Thank you for your inquiry. In a perfect world, all animals would be free from human interference and free to live their lives the way nature intended. They would be part of the ecological scheme, as they were before humans domesticated them. But the world we live in is far from perfect, and domestic cats and dogs are not capable of surviving on their own, so we have a responsibility to take the best possible care of these animals. 
 
PETA is absolutely opposed to breeding. In U.S. shelters alone, up to 4 million dogs, cats, puppies, and kittens are euthanized each year, simply because there aren’t enough homes for them. Given the astounding number of healthy and loving but unwanted animals, we believe that breeding more animals merely to satisfy the desire for a particular behavioral or physical trait is absurd. We do, however, encourage those who have the desire, time, and patience to take good care of an animal to rescue homeless strays or adopt animals from a shelter. In fact, most PETA staff members live with animals who have been rescued from abuse or abandonment.
 
Thank you again for your inquiry and for your concern for animals.
 
Sincerely,
 
The PETA Staff


So I replied:


Dear PETA Staff,

PETA is sometimes accused of uncivilized militancy in its advocacy of the rights of non-human animals.  I myself have occasionally felt on the fence as to whether I agree that PETA is overboard.  The alternative is that PETA is just single-mindedly zealous, in a way that deserves respect.  The one thing that would allow you to deserve that respect would be consistency.  Once you make statements like the one you just made-- that the animals many people like to domesticate would not be capable of living on their own anyway-- you surrender consistency.  I don't know where you live, but in the places I have lived, various places, there have been problems connected with "wild" cats and dogs.  They breed to their hearts' content, they prey on what they want, and sometimes, they attack people's "pets."  They are more than capable of living feral lives, and it is the people, not the dogs and cats, who are complaining.  Nobody thinks they're "cute," except the ladies (it's usually ladies) who like to leave food for them.  But looking cute or being cute is not of importance to the non-human animals.  They're more than satisfied living their feral lives.  They don't need people to pet them or cuddle them.  It's the people who seem to want that.  The non-human animals have each other, and that's all they want.  Isn't that sad for the people who wish the animals loved them?  These are often people who, by the way, will sometimes say (admit) that they get along with animals better than they do with people.  That's the people's problem, not the animals' problem.

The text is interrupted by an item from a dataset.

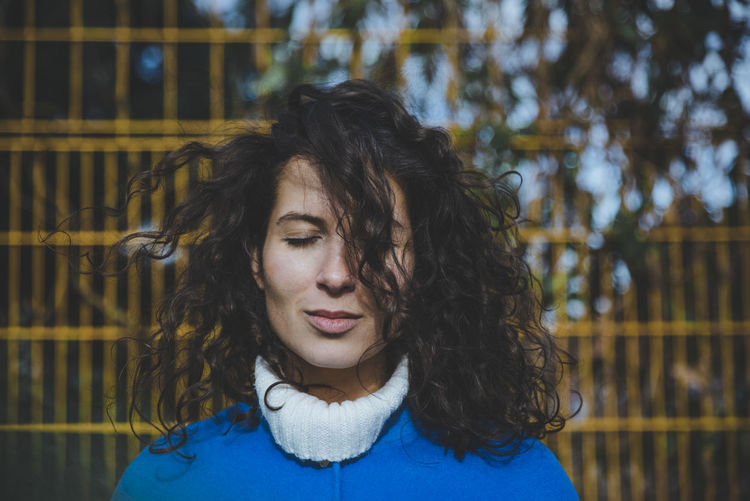 I really like the expression on Helens face in this picture. International Women's Day 2019 Woman Portrait One Person Headshot Hair Young Women Lifestyles Young Adult Real People Hairstyle Fence Boundary Smiling Women Beautiful Woman Outdoors Curly Hair Face The Portraitist - 2019 EyeEm Awards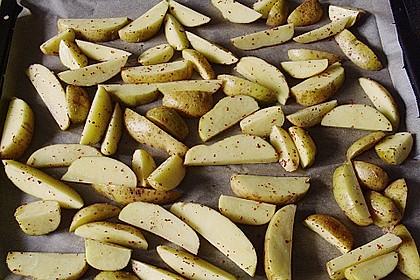 Hähnchenbrustfilet mit Country-Kartoffeln 70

I happen to be a psychiatrist.  One of my old friends quotes a professor of his on the matter of mental health treaters having sex with their patients: "get your lovin' some place else."  So it goes with people who want pets to love them.  Get yourself a person, and figure out how to love and be loved by them.  Don't domesticate animals and convince yourself that the animal loves you or needs you, by depriving them of what they really want and offering yourself instead.

I'll tell you a great story I hear from time to time, most recently a week ago.  This was in response to why one of my neighbors did not want to bring her dog to our "Walk a Hound, Lose a Pound" neighborhood event, and why she doesn't bring her dog to dog parks, either: "My dog doesn't like other dogs."  Yup, and it's not the first time I've heard some completely twisted up person make a statement like that.  She should ask Cesar Millan, "the dog whisperer," if her dog doesn't like other dogs.  He'd tell her that dogs are "pack animals," and there's nothing they like better than other dogs.  People should stop kidding themselves, and PETA should stop kidding itself, that dogs and cats need or want people, or to be domesticated by them, for their survival or happiness.  It's a fantasy of people.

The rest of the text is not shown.